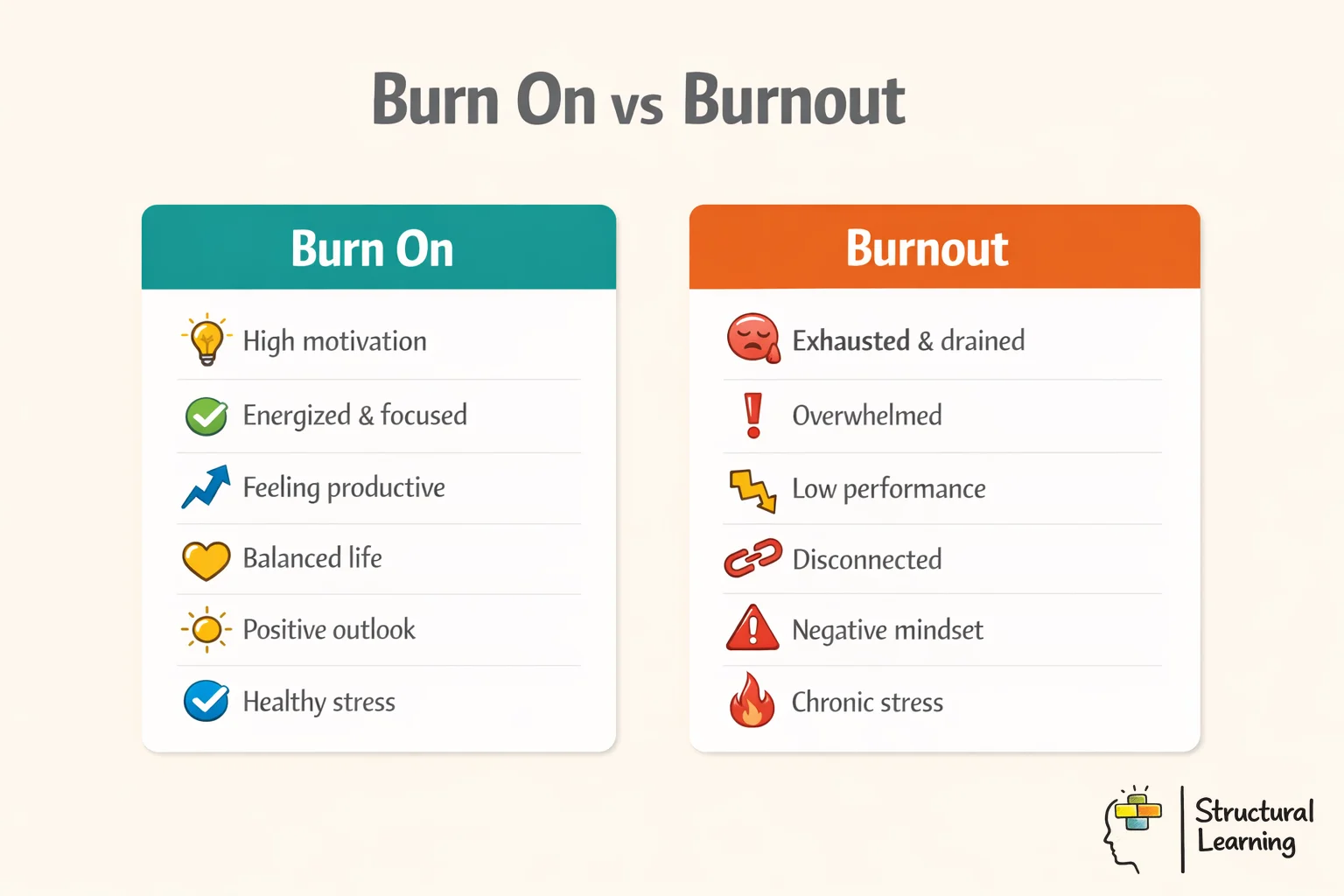 Burn On vs Burnout

Burn On

High motivation

Energized & focused

Feeling productive

Balanced life

Positive outlook

Healthy stress

Burnout

Exhausted & drained

Overwhelmed

Low performance

Disconnected

Negative mindset

Chronic stress

Structural Learning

******

_EXERCISE_. The expected response is every entry above, repeated exactly, pictures removed.

_EXERCISE SOLUTION_.
 Burn On vs Burnout

Burn On

High motivation

Energized & focused

Feeling productive

Balanced life

Positive outlook

Healthy stress

Burnout

Exhausted & drained

Overwhelmed

Low performance

Disconnected

Negative mindset

Chronic stress

Structural Learning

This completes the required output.